The SCCS server was compromised and was being used to host and send out pharmaceutical spam content, reports SCCS administrator Kit LaTouche ’08. As a result, SCCS had to re-install the system, leaving it down for five hours from 7 PM to midnight on Monday evening.
LaTouche wrote in an e-mail that “in going through the logs, it appears that there was a URL vulnerability in The Phoenix‘s index.php, and elsewhere, but that it began with the index.” This means that “the page didn’t properly check input from the URL query string.” The exploitable Phoenix site has been disabled, and will have to undergo a security audit before going back online.

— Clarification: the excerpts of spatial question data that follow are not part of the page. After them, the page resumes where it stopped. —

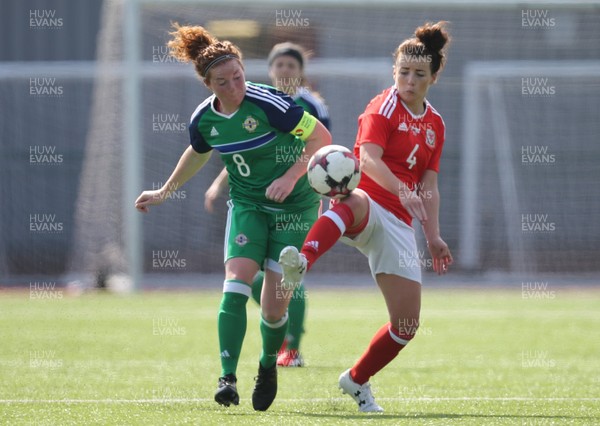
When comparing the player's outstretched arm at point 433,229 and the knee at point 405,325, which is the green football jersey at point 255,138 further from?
the knee at point 405,325

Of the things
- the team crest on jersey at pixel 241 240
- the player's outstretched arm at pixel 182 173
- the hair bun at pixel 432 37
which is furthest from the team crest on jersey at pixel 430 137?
the player's outstretched arm at pixel 182 173

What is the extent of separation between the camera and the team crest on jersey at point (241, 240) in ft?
18.0

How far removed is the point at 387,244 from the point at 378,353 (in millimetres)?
570

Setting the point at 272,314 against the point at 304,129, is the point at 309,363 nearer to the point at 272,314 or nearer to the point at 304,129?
the point at 272,314

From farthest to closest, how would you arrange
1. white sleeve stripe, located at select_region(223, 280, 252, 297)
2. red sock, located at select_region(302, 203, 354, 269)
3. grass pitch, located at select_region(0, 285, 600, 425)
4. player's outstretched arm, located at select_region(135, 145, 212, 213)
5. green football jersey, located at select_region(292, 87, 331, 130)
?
green football jersey, located at select_region(292, 87, 331, 130) → player's outstretched arm, located at select_region(135, 145, 212, 213) → white sleeve stripe, located at select_region(223, 280, 252, 297) → grass pitch, located at select_region(0, 285, 600, 425) → red sock, located at select_region(302, 203, 354, 269)

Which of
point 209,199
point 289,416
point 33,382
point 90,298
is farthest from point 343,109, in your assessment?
point 289,416

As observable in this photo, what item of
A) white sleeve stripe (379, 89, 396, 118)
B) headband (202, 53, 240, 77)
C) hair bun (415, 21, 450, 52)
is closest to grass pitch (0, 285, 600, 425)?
white sleeve stripe (379, 89, 396, 118)

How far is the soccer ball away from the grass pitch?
111cm

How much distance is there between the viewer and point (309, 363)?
7.64 meters

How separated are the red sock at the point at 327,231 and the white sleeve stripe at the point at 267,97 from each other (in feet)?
2.34

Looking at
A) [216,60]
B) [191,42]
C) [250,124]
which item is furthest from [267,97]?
[191,42]

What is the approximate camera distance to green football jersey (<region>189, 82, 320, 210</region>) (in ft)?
18.3

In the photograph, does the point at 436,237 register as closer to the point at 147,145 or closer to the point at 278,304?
the point at 278,304

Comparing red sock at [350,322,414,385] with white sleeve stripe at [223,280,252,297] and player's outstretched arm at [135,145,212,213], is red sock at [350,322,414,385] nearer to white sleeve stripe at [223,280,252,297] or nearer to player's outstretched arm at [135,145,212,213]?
white sleeve stripe at [223,280,252,297]
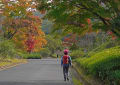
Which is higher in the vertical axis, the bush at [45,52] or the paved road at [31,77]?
the paved road at [31,77]

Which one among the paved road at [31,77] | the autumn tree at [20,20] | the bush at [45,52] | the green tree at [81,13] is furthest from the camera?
the bush at [45,52]

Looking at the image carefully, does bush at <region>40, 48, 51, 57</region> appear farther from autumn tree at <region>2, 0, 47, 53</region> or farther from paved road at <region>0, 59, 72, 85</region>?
paved road at <region>0, 59, 72, 85</region>

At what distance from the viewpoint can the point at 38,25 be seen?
137ft

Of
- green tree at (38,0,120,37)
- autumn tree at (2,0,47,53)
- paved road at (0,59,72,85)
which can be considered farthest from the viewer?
autumn tree at (2,0,47,53)

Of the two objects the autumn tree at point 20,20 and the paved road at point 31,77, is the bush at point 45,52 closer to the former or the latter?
the autumn tree at point 20,20

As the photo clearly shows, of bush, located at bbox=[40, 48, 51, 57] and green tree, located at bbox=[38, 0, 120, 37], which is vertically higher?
green tree, located at bbox=[38, 0, 120, 37]

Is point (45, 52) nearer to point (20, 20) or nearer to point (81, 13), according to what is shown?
point (20, 20)

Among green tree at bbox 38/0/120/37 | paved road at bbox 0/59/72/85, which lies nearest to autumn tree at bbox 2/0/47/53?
paved road at bbox 0/59/72/85

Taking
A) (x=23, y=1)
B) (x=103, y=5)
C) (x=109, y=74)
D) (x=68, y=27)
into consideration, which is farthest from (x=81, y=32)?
(x=23, y=1)

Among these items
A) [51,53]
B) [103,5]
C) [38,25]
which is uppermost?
[103,5]

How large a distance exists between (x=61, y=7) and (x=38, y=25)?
3190cm

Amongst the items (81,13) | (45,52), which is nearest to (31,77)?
(81,13)

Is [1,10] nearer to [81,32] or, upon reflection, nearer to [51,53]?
[81,32]

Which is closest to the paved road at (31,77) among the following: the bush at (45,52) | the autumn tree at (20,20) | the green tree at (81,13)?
the green tree at (81,13)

Working off of the URL vulnerability, wrote LaTouche, “it seemed… [that] the attackers were able to execute arbitrary commands as the system user www-data, which is what the webserver runs as, and put files on the system that allowed them later access, even if we fixed the vulnerability in The Phoenix‘s site.” These files were placed on multiple sites hosted by SCCS, including the Daily Gazette and Free Culture.
The SCCS administrators could either “comb through the entire system for files that shouldn’t be there, and, worse, binary files that may have been altered to act as backdoors, or simply re-install the system. We opted for the latter course of action.”
After Monday night’s re-install, spam is no longer being hosted on the SCCS server, but the SCCS admins will be checking The Phoenix‘s website carefully for vulnerabilities before it goes back online.